Tuesday, March 04, 2008

New Adventures In Text

Like many quasi-computer people my age, I passed whole years at a stretch plumbing the depths of HHGG (remember the silly little gifts that came with it? What were they?), Planetfall, Leather Goddesses of Phobos, A Mind Forever Voyaging, Zork...the list actually doesn't go on much from there, but indelible marks indeed did those games leave. A couple stale-smelling guys in a dorm room at MIT could combine five or six interesting sentences with a diagram of seventeen rooms and you, the user, would create entire mental worlds in the white-on-black 80-column universe. So spare was the imagery and explanation (it had to be: these came on 128kb floppies, remember) that by the time you wrapped up a successful trip through any one of them, you'd imagined more copy than the combined works of John Irving, only no one would be referring to you as, "a fairly important novelist from New Hampshire" (unless you were, of course, J.D. Salinger, in which case why were you dicking around playing Zork?).
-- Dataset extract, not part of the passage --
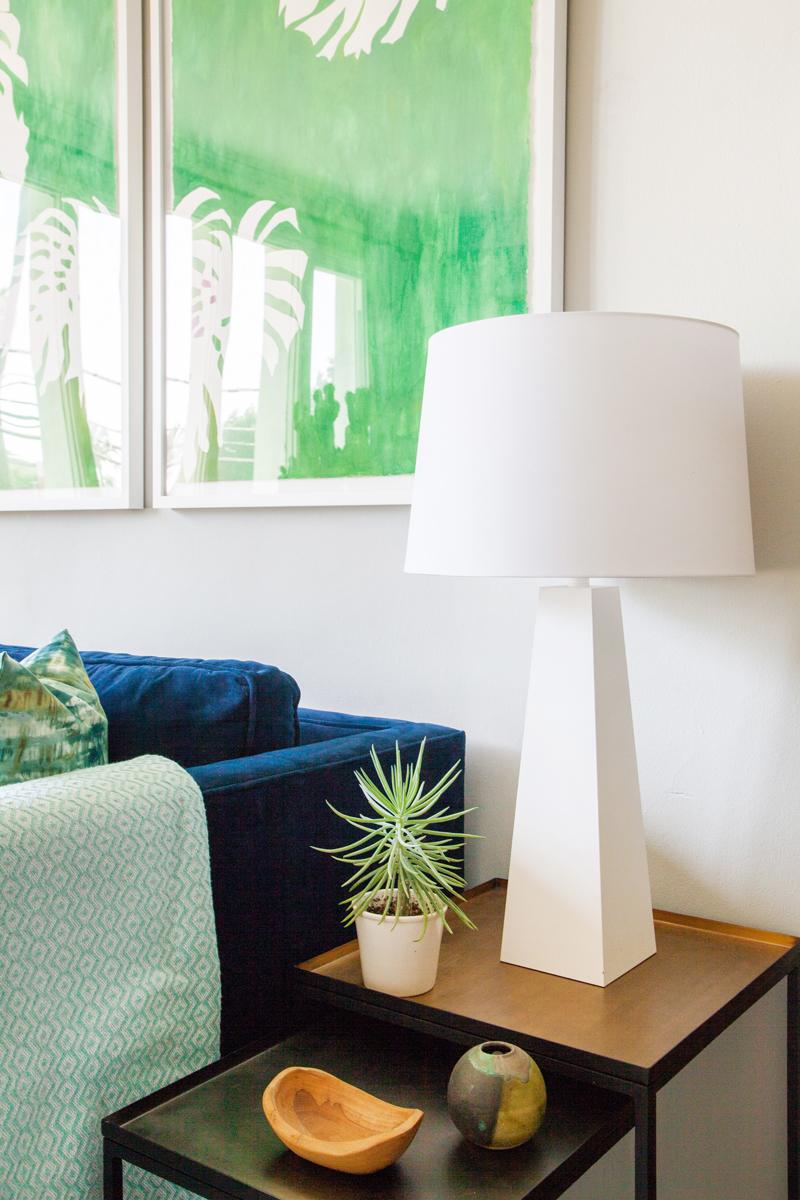 orlando-soria-living-room-10
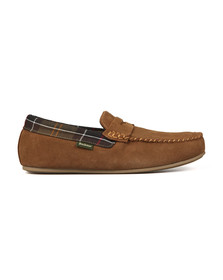 Barbour Lifestyle Mens Beige Ashworth Slipper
Several years back, a very talented fellow coded a Java-based environment, complete with GUI, in which I could develop a retro-style Achewood text adventure. He was a good man, with the best intentions, and he was magnificent with computers. Unfortunately, I could never install the thing properly, make sense of the user interface, or run it anywhere without a bunch of gray pop-ups saying things about Java and failure. Wherever you are, C., forgive my ineptitude. I hope you were able to use the code in some other way, perhaps to mind your eggs and milk.

It is in that spirit that I put the following query forth to my readership: does anyone know of a good, easy-to-use environment in which to develop interactive text adventures? I stopped programming computers well before the Internet replaced the Vuarnet, and we've been on uncomfortable footing ever since, so it would need to be something which ideally did not expose one to a command line. I mean, of course, in the making of the product — not in the use of it. Funny how that goes.

Please email me with any suggestions. Thank you for any and all, and if I do not reply it is nothing to do with you, but rather because I am a lousy fellow.

(Edit: as of nine hours later, I have about sixty replies, most of which are recommending something called the "Inform-7" interactive fiction platform. Thank you everyone! And here I was, thinking Inform-7 was some sort of Swedish boy band.)